DOCUMENT TEXT start

Yeah, I know, it’s been forever and a day since I actually posted anything, but the World Cup makes a person want to blog again, if only to complain about how rough the US has it.  Anyway, the ridiculously drawn out official draw was today and while yeah, the US has it rough, spare a thought for the Aussies, who have an even tougher go.  And while almost everyone can complain about the groups right now, in the end it’s all about what happens on the field.  Anything can happen on any given day and that’s one of the things that makes the World Cup (and sports in general) so awesome.

Group A: Brazil, Croatia, Mexico, Cameroon

Group B: Spain, Netherlands, Chile, Australia

Group C: Colombia, Greece, Ivory Coast, Japan

Group D: Uruguay, Costa Rica, England, Italy

Group E: Switzerland, Ecuador, France, Honduras

Group F: Argentina, Bosnia-Herzegovina, Iran, Nigeria

Group G: Germany, Portugal, Ghana, USA

Group H: Belgium, Algeria, Russia, South Korea

I’ll admit that my initial thoughts were that the USA was on the receiving end of a brutal draw (In fact I think my exact words were ‘holy shit’).  But after thinking about it a little bit, I don’t think it’s nearly as bad as it could’ve been.  I think it’s great that the US will open against Ghana.  It’s going to be huge for the Yanks to start the tournament well and if they can do so against a team that’s knocked them out of the last two World Cups, so much the better.  There’s no doubt they’ll have the motivation to take down Ghana.  Portugal is tough, even if they only qualified through the strength of one Mr. Ronaldo, but I do think they are beatable if the US can play an entire 90 minutes.  I believe that Germany is the top team in the group and probably one of the favorites for the tournament.  That will be interesting if only for the storyline of Klinsmann taking on his home country.  I’ll chalk that one up for a German victory.

DOCUMENT TEXT end
INFORMATION SUPPLIED start

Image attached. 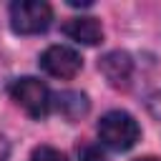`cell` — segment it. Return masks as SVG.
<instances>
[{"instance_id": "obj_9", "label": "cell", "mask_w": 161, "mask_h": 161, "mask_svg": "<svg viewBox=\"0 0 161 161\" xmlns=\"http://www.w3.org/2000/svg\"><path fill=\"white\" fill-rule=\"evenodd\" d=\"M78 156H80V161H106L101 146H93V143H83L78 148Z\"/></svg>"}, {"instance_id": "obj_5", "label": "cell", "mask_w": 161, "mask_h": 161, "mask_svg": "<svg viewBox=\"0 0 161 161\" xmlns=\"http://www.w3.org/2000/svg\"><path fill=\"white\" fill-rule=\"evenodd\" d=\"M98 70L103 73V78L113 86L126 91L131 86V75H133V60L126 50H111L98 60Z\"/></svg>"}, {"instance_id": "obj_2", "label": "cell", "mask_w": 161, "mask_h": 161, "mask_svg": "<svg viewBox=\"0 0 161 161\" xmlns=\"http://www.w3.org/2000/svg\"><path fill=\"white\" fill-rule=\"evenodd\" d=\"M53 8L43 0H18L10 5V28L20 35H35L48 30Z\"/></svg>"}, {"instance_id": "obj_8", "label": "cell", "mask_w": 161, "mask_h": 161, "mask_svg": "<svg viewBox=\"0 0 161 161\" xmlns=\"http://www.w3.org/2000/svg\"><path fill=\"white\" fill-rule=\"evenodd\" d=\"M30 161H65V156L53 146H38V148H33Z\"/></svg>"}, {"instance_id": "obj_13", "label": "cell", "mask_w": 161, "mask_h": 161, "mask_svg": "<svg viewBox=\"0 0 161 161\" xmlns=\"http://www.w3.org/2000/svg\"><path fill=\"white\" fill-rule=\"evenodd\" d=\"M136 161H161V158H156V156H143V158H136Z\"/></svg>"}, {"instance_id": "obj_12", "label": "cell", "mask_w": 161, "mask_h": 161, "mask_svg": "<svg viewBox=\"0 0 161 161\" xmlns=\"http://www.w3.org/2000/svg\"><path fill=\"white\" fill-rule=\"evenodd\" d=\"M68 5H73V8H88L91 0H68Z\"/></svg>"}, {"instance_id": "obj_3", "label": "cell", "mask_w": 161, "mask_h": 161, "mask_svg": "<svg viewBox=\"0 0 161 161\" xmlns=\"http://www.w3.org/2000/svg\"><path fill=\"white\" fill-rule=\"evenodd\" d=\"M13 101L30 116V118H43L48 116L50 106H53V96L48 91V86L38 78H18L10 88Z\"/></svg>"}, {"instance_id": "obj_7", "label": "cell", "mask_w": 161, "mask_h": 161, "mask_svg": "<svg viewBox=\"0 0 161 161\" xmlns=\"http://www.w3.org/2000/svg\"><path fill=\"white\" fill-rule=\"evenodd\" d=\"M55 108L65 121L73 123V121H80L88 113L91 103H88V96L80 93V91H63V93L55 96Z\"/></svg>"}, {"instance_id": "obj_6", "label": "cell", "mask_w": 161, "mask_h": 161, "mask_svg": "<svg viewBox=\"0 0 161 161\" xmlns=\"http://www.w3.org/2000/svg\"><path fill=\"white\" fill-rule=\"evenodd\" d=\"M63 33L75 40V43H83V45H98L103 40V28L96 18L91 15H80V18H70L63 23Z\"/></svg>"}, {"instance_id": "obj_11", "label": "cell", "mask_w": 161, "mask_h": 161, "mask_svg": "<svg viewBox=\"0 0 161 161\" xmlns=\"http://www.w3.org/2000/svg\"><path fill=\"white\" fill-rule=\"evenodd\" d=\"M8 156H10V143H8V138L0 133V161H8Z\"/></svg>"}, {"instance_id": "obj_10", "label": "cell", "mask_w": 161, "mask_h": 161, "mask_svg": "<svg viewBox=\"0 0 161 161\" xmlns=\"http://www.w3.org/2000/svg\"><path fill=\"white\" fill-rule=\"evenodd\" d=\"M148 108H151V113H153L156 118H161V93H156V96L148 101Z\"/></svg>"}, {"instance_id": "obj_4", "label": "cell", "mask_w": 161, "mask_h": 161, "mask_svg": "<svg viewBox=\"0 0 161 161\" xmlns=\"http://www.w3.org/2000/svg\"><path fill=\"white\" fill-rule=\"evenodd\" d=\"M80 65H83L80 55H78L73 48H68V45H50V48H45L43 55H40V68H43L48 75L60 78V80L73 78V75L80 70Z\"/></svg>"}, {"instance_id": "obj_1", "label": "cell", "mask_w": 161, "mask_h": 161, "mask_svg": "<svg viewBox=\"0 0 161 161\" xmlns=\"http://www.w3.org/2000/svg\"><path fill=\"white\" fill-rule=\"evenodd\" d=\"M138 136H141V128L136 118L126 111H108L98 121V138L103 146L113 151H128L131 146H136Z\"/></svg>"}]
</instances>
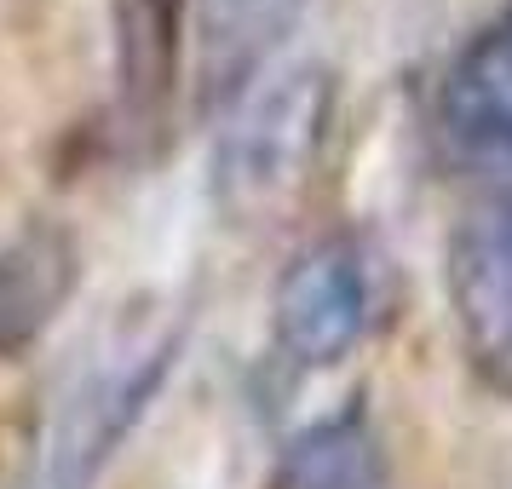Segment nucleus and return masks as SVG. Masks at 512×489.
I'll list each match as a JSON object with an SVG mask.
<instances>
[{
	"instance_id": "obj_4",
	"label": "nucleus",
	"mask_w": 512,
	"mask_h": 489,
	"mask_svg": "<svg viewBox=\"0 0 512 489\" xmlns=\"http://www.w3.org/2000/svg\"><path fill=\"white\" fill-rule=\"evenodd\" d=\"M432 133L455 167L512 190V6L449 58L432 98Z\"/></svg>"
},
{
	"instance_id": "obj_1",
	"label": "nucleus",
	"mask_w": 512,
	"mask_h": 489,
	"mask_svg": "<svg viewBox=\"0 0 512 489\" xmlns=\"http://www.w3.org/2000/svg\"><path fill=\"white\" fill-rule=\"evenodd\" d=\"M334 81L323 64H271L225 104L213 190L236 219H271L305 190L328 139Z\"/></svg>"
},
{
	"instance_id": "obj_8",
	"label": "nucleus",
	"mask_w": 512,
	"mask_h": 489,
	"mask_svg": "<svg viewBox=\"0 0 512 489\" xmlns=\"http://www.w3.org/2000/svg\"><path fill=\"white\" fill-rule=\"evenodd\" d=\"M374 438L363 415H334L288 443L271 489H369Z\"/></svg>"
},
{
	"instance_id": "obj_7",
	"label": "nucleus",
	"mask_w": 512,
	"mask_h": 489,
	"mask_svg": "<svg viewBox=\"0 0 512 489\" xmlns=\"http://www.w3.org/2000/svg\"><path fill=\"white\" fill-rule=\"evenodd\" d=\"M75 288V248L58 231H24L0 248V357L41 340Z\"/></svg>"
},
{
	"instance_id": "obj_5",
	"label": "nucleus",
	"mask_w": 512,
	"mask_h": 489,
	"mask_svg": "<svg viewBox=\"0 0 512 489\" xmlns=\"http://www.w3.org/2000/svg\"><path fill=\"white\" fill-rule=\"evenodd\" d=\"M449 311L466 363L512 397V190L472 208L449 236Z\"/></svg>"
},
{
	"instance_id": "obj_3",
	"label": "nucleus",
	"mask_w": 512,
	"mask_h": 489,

INFORMATION SUPPLIED end

▸ OBJECTIVES
1 > According to the World Cup draw post, which team will the US play in its opening match?
2 > Extend the World Cup draw post, picking up after its final sentence.

▸ ANSWERS TO THE EXERCISES
1 > Ghana

2 >
As I’ve said in the past, the key to US success on the big stage is putting together a solid 90 minutes. They can’t afford to have lapses and give up early goals like they did against England, Slovenia, Ghana x2 last time around.  Coming from behind to win/draw is not a sustainable model for success. The US has been playing well in the past year and I think Klinsmann’s system is finally starting to click.  It’s just a matter of whether they can show up when it really counts and play consistent football.

Now for the extremely premature predictions.  Of course a team’s chances could go to hell in a handbasket pretty quick with a couple key injuries and we all know that there is a lot of football to be played before we get to Brazil.  But based on how things stand currently, this is what my gut says:

Advance to second round (1st, 2nd)

Group A: Brazil, Croatia

Group B: Spain, Chile

Group C: Colombia, Japan

Group D: Italy, England

Group E: France, Honduras

Group F: Argentina, Nigeria

Group G: Germany, USA

Group H: Belgium, South Korea

Knockout

A1 vs. B2: Brazil vs. Chile – Brazil

A2 vs. B1: Spain vs. Croatia – Spain

C1 vs. D2: Colombia vs. England – Colombia

C2 vs. D1: Japan vs. Italy – Italy

E1 vs. F2: France vs. Nigeria – France

E2 vs. F1: Honduras vs. Argentina – Argentina

G1 vs. H2: Germany vs. South Korea – Germany

G2 vs. H1: USA vs. Belgium – Belgium

Round of 8

Brazil vs. Colombia – Brazil

France vs. Germany – Germany

Spain vs. Italy – Spain

Argentina vs. Belgium – Argentina

Semifinals

Brazil vs. Germany – Brazil

Spain vs. Argentina – Spain

Final

Brazil vs. Spain – Brazil

Going with the home country in this one.  France was the last team to lift the World Cup in their home country, but I think Brazil has the talent to get it done.  Spain’s got the experience though and Brazil will be under mountains of pressure, so I anticipate this final going down to the last minutes.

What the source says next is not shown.